(Extrait du texte):
Un dôme de glace s'est formé en amont du pont. De spectaculaires fractures ont résulté de cette surrection inusitée. La croûte glacée présentait une bonne épaisseur, au moins 3 m (estimation) pour les tranches révélées par les fractures. Le dôme a subsisté pendant plus d'un mois (je l'ai découvert le 17 février et ses derniers éléments sont passés sous le pont Alexandra le 25 mars) et sans qu'aucun affaissement notable n'en diminue la hauteur.

L'ensemble avait tout l'aspect d'un rift, avec failles, vallées encaissées, basculement de compartiments, etc. En amont du dôme, la rivière était partiellement couverte d'une glace «normale».

La glace n'est peut-être pas plus épaisse que de coutume (j'avoue n'avoir pas de réponse sur le sujet pour le moment), mais quelque chose l'a soulevée, brisée, et maintenu les fragments «en l'air» pendant plus d'un mois. La croûte elle-même est le résultat de l'accumulation de couches de glace de neige blanche (ce qui est bien visible sur certaines photos). Je crois me souvenir qu'il a déjà neigé sur la rivière au cours des hivers passés sans que ce phénomène ne se produise.

Le dôme coïncidait avec une dépression profonde de plus de 11 m dans le lit de la rivière, le lit se tenant autrement entre 5 et 8 m. (Valeurs minimales, la rivière étant en crue, il faudrait ajouter +/- 1 m à ces profondeurs : voir la carte reproduite dans le billet du 10 mars 2016.) Un peu en amont du dôme (et donc de la dépression), un chenal naturel, profond de 9 à 23 m suit le dessin de la rive sud à partir du canal Rideau et passe sous le pont.

(Tâches à effectuer):
A – Recopiez le passage du texte sur le dôme de glace qui va de «Le dôme coïncidait» à «sous le pont.», ces deux extrémités comprises.
B – Prolongez le texte sur le dôme de glace de la rivière en reprenant après sa dernière phrase.

(Matériel fourni):
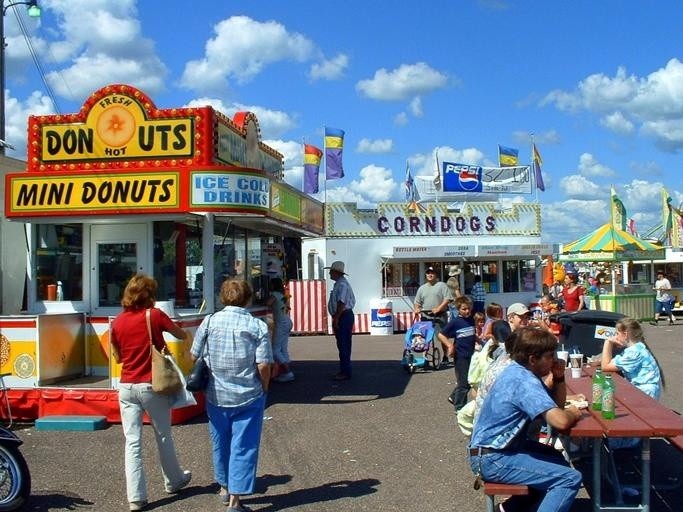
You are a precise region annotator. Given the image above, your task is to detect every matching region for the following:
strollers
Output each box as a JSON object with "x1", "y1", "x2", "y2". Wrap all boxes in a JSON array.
[{"x1": 401, "y1": 308, "x2": 441, "y2": 372}]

(Résultats de l'exercice):
A –
Le dôme coïncidait avec une dépression profonde de plus de 11 m dans le lit de la rivière, le lit se tenant autrement entre 5 et 8 m. (Valeurs minimales, la rivière étant en crue, il faudrait ajouter +/- 1 m à ces profondeurs : voir la carte reproduite dans le billet du 10 mars 2016.) Un peu en amont du dôme (et donc de la dépression), un chenal naturel, profond de 9 à 23 m suit le dessin de la rive sud à partir du canal Rideau et passe sous le pont.

B –
Une glace nouvelle (glace de neige ?), d'aspect grumeleux occupait les vallées et les intervalles entre les fragments de la «banquise». Ceux des fragments qui se trouvaient le plus en aval ont dérivé les premiers. On pouvait suivre leur descente de jour en jour. C'est ainsi qu'un morceau surnommé «la galette» par un ami est passé sous le pont dès le 14 mars (photos plus bas).

Le dôme lui-même s'est mis à dériver lentement à partir du 18 mars. Sans se presser : ce n'est que le 25 que les épaisses plaques de glace ont été remplacées en amont du pont par la glace «normale», plus mince, qui la suivait.

Le 26, une partie importante de la «banquise» était demeurée accrochée à la rive sud entre le pont Alexandra et le pont Cartier-MacDonald. J'ai pu voir un fragment isolé, jusque là immobile, se mettre en mouvement, descendre le courant sur quelques m, tourner sur lui-même pour finalement s'immobiliser. L'impression est que cet iceberg miniature s'était échouée sur le fond de la rivière. Le lit ayant une profondeur de 7 à 10 à cet endroit (même remarque que plus haut concernant les profondeurs), on a une idée de l'épaisseur de la partie non visible de la glace nécessaire à son ancrage.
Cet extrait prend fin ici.